╭──

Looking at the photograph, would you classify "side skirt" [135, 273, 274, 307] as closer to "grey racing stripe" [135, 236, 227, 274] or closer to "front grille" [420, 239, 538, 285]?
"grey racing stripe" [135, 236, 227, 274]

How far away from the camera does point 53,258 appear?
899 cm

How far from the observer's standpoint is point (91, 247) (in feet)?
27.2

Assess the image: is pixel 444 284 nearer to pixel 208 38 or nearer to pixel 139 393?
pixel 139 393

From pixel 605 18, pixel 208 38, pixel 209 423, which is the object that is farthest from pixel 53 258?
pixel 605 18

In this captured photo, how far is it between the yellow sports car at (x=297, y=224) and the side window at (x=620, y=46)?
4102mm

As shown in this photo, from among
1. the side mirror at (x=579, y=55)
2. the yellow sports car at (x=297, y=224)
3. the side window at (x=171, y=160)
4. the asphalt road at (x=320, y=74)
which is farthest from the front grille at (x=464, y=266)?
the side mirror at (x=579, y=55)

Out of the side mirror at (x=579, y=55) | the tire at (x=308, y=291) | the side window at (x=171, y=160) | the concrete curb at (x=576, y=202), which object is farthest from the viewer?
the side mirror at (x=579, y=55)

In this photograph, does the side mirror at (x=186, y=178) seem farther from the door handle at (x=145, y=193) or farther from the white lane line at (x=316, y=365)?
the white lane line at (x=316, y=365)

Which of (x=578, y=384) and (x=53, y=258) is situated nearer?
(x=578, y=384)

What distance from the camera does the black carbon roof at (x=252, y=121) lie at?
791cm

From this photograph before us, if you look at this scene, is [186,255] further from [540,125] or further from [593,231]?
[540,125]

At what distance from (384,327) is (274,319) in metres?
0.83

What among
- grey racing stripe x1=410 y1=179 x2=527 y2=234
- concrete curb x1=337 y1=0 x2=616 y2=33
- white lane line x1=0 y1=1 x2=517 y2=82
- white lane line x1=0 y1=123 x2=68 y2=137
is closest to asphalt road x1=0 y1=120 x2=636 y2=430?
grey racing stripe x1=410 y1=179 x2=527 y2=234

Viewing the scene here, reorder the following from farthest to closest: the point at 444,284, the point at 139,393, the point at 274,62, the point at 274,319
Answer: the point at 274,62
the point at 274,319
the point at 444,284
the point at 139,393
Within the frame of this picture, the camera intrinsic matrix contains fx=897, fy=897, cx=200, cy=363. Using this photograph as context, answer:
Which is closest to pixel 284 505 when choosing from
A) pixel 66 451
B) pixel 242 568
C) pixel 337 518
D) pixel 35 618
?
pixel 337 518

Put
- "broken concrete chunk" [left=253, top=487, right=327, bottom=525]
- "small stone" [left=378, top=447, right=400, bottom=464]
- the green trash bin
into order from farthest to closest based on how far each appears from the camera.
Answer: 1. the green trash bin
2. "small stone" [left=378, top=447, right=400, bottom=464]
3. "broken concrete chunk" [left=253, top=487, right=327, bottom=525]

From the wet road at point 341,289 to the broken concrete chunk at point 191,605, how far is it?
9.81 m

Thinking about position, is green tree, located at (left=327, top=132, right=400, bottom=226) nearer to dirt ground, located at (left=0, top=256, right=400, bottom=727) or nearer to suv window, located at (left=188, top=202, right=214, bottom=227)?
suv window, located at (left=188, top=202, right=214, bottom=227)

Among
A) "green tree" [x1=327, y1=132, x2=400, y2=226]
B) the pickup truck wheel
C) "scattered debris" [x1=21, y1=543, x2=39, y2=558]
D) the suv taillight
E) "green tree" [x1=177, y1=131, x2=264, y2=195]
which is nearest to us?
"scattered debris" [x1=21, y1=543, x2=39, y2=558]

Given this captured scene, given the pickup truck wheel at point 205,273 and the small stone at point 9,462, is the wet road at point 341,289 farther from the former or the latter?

╰──

**What to work on:** Every line above needs to be retyped exactly.

**Correct result:**
Looking at the photograph, would you classify "side skirt" [135, 273, 274, 307] as closer to "grey racing stripe" [135, 236, 227, 274] or closer to "front grille" [420, 239, 538, 285]?
"grey racing stripe" [135, 236, 227, 274]

How far away from the camera does point 53,258 appear?
899 cm

How far from the observer's standpoint is point (91, 247) (in feet)?
27.2

Assess the image: is pixel 444 284 nearer to pixel 208 38 or nearer to pixel 139 393?
pixel 139 393

From pixel 605 18, pixel 208 38, pixel 209 423, which is the object that is farthest from pixel 53 258?
pixel 605 18

In this captured photo, how far is it between the yellow sports car at (x=297, y=224) and the side window at (x=620, y=46)?
4102mm

As shown in this photo, from among
1. the side mirror at (x=579, y=55)
2. the yellow sports car at (x=297, y=224)
3. the side window at (x=171, y=160)
4. the asphalt road at (x=320, y=74)
which is farthest from the front grille at (x=464, y=266)?
the side mirror at (x=579, y=55)

Out of the side mirror at (x=579, y=55) | the tire at (x=308, y=291) | the side window at (x=171, y=160) | the concrete curb at (x=576, y=202), which object is farthest from the viewer?
the side mirror at (x=579, y=55)

In this photograph, does the side mirror at (x=186, y=178) seem farther from the door handle at (x=145, y=193) or farther from the white lane line at (x=316, y=365)?
the white lane line at (x=316, y=365)

Which of (x=578, y=384) and (x=53, y=258) is situated nearer?
(x=578, y=384)

What distance from the camera does the black carbon roof at (x=252, y=121) lie at?
791cm

From this photograph before us, if you look at this scene, is [186,255] further from [540,125] or further from [593,231]?
[540,125]

At what distance from (384,327) is (274,319) in metres?
0.83

What among
- grey racing stripe x1=410 y1=179 x2=527 y2=234
- concrete curb x1=337 y1=0 x2=616 y2=33
- white lane line x1=0 y1=1 x2=517 y2=82
- white lane line x1=0 y1=123 x2=68 y2=137
is closest to asphalt road x1=0 y1=120 x2=636 y2=430?
grey racing stripe x1=410 y1=179 x2=527 y2=234

Viewing the scene here, reorder the following from farthest to closest: the point at 444,284, the point at 139,393, the point at 274,62, the point at 274,319
Answer: the point at 274,62
the point at 274,319
the point at 444,284
the point at 139,393
Within the frame of this picture, the camera intrinsic matrix contains fx=897, fy=897, cx=200, cy=363. Using this photograph as context, answer:
Which is closest to pixel 284 505 when choosing from
A) pixel 66 451
B) pixel 242 568
C) pixel 337 518
D) pixel 35 618
?
pixel 337 518

Put
- "broken concrete chunk" [left=253, top=487, right=327, bottom=525]
- "small stone" [left=378, top=447, right=400, bottom=464]
- the green trash bin
into order from farthest to closest based on how far each appears from the camera.
Answer: 1. the green trash bin
2. "small stone" [left=378, top=447, right=400, bottom=464]
3. "broken concrete chunk" [left=253, top=487, right=327, bottom=525]

From the wet road at point 341,289 to the broken concrete chunk at point 191,605, how far is it?
9.81 m

Thinking about position, is green tree, located at (left=327, top=132, right=400, bottom=226) nearer to dirt ground, located at (left=0, top=256, right=400, bottom=727) or nearer to suv window, located at (left=188, top=202, right=214, bottom=227)?
suv window, located at (left=188, top=202, right=214, bottom=227)

Among
A) "green tree" [x1=327, y1=132, x2=400, y2=226]
B) the pickup truck wheel
C) "scattered debris" [x1=21, y1=543, x2=39, y2=558]
D) the suv taillight
E) "green tree" [x1=177, y1=131, x2=264, y2=195]
which is nearest to us?
"scattered debris" [x1=21, y1=543, x2=39, y2=558]

Given this captured scene, given the pickup truck wheel at point 205,273 and the small stone at point 9,462, is the wet road at point 341,289 farther from the former or the latter?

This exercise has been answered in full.